Adopting an automotive metaphor, the macro-categories have to work as the elements in a gearbox, providing the car requests (high torque when climbing hills and when starting at low speeds and low torque running at high speeds on level roads due the inertial momentum) at the right moment according to the situation’s conditions. In the same way, RAMS, SHE, EP gears should provide during the design phase precise and essential information over the impacts of the project on the different aspects ensuring to reach as much as possible a design-effectiveness of the production system.
3 R, RM, RAMS, RAMS-LCC and RAMSSHEEP: Placed in Historic Perspective
R (Reliability), RM (Reliability, Maintainability), RAMS (Reliability, Availability, Maintainability and Safety), RAMS-LCC (Reliability, Availability, Maintainability Safety—Life Cycle Cost).
Looking back to the last six decades, we can identify a clear evolution of the dedicated approaches to ensure that products/assets could perform a required function under given conditions for a given time interval. The Fig. 25.2 should help to resume the observed improvements and changes, pinpointing how the demands moved from an exclusive product perspective (R, RM), to the awareness to ensure safe products for workers and users (RAMS) to cost-optimization (RAMS-LCC) products, towards the need to ensure society approval and value (RAMSSHEEP).

§ **DATASET ROWS**:

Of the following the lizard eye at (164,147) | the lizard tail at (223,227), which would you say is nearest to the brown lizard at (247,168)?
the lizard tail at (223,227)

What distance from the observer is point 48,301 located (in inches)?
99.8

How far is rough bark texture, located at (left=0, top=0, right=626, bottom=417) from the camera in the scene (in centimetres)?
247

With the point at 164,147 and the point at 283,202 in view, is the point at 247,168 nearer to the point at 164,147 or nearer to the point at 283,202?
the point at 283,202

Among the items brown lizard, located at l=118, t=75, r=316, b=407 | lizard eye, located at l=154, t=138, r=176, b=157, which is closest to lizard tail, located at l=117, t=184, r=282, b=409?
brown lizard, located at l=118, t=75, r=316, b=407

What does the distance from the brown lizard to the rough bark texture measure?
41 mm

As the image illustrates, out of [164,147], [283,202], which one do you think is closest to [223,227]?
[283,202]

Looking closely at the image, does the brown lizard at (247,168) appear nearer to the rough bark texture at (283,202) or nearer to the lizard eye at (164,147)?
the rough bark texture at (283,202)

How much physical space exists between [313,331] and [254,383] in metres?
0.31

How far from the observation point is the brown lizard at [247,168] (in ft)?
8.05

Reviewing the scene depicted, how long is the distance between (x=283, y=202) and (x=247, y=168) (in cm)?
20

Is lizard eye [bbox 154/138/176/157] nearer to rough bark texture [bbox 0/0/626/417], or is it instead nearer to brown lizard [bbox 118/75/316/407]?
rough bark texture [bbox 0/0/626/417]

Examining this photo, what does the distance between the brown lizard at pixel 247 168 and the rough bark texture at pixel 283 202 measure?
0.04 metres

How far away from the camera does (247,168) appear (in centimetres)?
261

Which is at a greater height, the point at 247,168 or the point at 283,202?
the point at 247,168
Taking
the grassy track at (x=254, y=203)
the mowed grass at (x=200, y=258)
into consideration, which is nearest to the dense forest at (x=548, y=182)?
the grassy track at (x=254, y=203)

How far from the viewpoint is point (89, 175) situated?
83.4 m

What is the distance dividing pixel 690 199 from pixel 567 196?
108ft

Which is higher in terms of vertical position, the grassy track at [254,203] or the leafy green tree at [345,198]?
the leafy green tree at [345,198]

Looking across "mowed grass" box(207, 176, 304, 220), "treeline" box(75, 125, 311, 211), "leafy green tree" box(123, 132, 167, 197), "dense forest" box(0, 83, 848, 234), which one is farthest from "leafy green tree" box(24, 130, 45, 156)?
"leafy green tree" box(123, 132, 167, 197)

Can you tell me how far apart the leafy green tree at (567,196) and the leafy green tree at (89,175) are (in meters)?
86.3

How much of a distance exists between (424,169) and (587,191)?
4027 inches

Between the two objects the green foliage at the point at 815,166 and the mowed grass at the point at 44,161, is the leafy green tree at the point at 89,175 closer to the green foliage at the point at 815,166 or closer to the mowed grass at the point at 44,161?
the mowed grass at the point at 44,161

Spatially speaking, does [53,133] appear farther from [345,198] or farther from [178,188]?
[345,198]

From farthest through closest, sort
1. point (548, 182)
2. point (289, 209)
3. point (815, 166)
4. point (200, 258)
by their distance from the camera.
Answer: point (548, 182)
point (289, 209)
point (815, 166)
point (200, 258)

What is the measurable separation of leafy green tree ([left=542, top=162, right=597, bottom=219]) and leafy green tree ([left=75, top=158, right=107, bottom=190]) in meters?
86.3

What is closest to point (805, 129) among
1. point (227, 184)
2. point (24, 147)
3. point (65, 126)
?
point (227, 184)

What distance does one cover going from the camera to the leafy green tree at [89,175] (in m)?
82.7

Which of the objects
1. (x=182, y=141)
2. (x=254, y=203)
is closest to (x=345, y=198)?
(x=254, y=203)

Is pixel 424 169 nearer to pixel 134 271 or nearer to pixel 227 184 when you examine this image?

§ **TASK LIST**:
• 1. Reproduce everything in the passage on reliability approaches from "3 R, RM, RAMS, RAMS-LCC" down to "and value (RAMSSHEEP).", switching "six decades" to "five decades".
• 2. Pick up the passage on reliability approaches after its last sentence and keep writing it.

§ **ANSWERS TO EACH TASK**:
• 1.
3 R, RM, RAMS, RAMS-LCC and RAMSSHEEP: Placed in Historic Perspective
R (Reliability), RM (Reliability, Maintainability), RAMS (Reliability, Availability, Maintainability and Safety), RAMS-LCC (Reliability, Availability, Maintainability Safety—Life Cycle Cost).
Looking back to the last five decades, we can identify a clear evolution of the dedicated approaches to ensure that products/assets could perform a required function under given conditions for a given time interval. The Fig. 25.2 should help to resume the observed improvements and changes, pinpointing how the demands moved from an exclusive product perspective (R, RM), to the awareness to ensure safe products for workers and users (RAMS) to cost-optimization (RAMS-LCC) products, towards the need to ensure society approval and value (RAMSSHEEP).

• 2.
The first structured approach of the Modern Age to evaluate the reliability in the industrial production process was introduced after World War Two in 1954 [13] during the First National Symposium on Reliability and Quality Control in the United States of America (US). The need of reliability was mainly fuelled by two different but connected events.
During the Second World War (i), 60% of the airborne equipment and spare parts arrived damaged and unserviceable before use, causing a remarkable waste of resources, energy, money, time and man-working hours. Due to (ii) the technological evolution, the complexity of the system and the number of system components increased (and it is still increasing), directly affecting the reliability of the entire system as shown in the example of Table 25.2 with a simple example. To better describe the importance of this phenomena, even more actual nowadays, the authors want to underline the different approach in terms of number of components used to design and build the Boeing 747 and the Mariner/Mars ‘64. The aircraft was assembled using more than 4.500.000 parts [1]; but for the spacecraft, since the success of the mission was strictly dependent on the reliability of every part, only 138.000 components [8] were used during the construction in order to reduce the number of unnecessary and unreliable elements.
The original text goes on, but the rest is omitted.